Predicting stock movements is the holy grail of investors, and many studies, tests and systems have been developed and are being developed to do so. Four professors from Columbia, Georgetown and Fordham universities wrote a paper with the sexy name: “The joint cross section of stocks and options”. In this article they show that IV changes can predict stock market movements, specifically: Increase in call IV predicts a bullish move and increase in put IV predicts bearish move (but less significant). The article, in it’s 135-pages-of-glory is available here: the joint…
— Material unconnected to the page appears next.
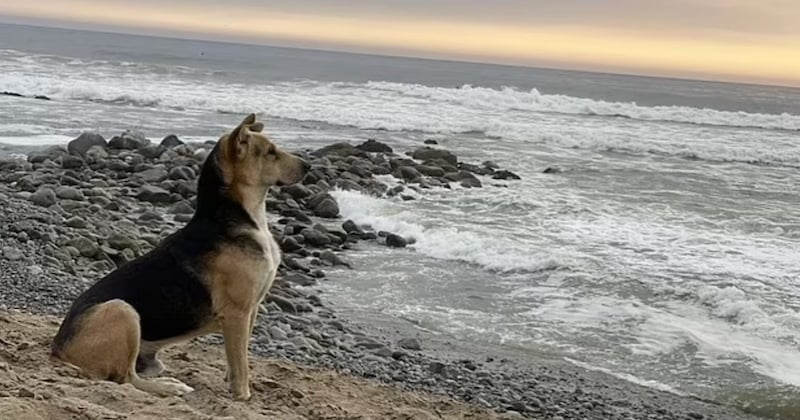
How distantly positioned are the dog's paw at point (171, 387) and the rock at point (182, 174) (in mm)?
10075

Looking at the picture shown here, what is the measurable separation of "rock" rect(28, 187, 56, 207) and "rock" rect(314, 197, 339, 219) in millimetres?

here are the main takeaways:
- What did they find?
The researchers found that changes in IV can predict future stock movements. They created a delta-call and delta-put variables – calculated as the difference between this months call (put) IV and last month call (put) IV. They saw that, on average, the stocks with the highest delta-call outperformed stocks with the lowest delta-call. The results were not as strong for delta-put, probably due to the tendency to see those options as “insurance.”
- What is the data ?
The researchers conducted a comprehensive test including all optionable options from 1996-2011. On average they checked 1816 stocks yearly, where the universe size expanded from 1261 stocks in 1996, to 2312 stocks on 2011.
- The methodology:
The researchers organized all stocks to deciles every month and calculated the average subsequent month return for each decile. If we have a pattern we would be able to see that each decile will behave closer and closer to our predicted behavior.
- What is the Call Edge?
The highest delta call stocks out perform the lowest delta call stocks by 1.09% monthly (on average).
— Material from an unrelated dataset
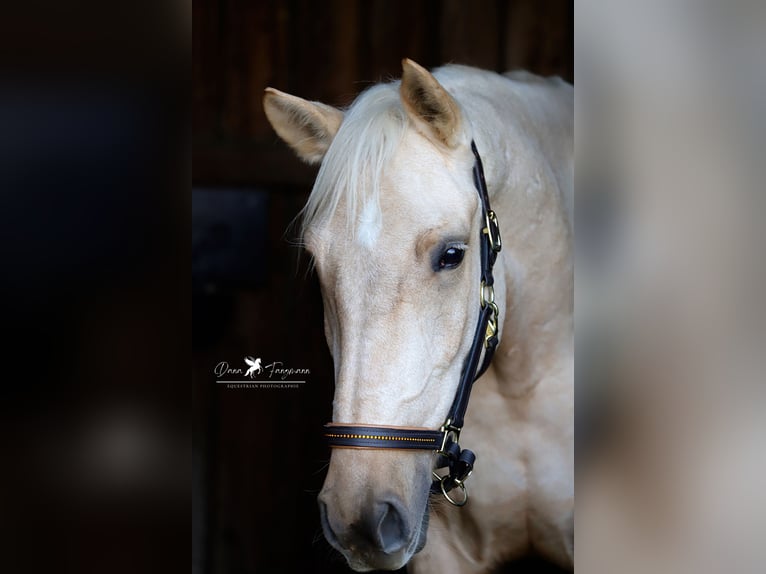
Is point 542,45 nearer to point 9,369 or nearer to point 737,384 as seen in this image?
point 737,384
As we can see, each decile outperforms the decile before it, as we increase the average delta call (which is the change in call IV from previous month)
- What is the put Edge?
Judging by the call edge, we would expect that the highest delta put (the highest change in put IV month-over-month) will underperform the most when comparing to the other deciles:
Looking at the different deciles we see that the extreme deciles behave as expected, but middle deciles do not. This means that this edge is not robust enough to use.
- Can we improve those results?
The results look good, and the edge (for call options) look robust, but this is a “large scale” test. When trading the market we can expect large IV increases that won’t nessaserily cause stock outperformance. One of the most common examples: earning reports. Prior to earning reports we will see huge increase in IV. This DOES NOT mean that the stock will outperform. Actually the rise is justified due to the increase in volatility. To address this the researchers check Delta-put [minus] delta-call: This creates one variable that aggregates both, that adjusts the result if the increase is due to a general IV increase.
The deciles are opposite (low decile = outperform) due to the structure of the variable. We can see that combining those two variables increased the robustness of the result (both alpha measures and t-stat).
This article describes the edge in measuring unusual increase in IV. Since IV can describe the market view on the underlying, the trends of this value contains data that we might use. The key takeaway is the table describing delta-put minus delta-call. This test was conducted to filter “regular” IV increase in both directions and leave us with unexplained (and maybe I should add “yet”) increase in one direction that may imply a future move.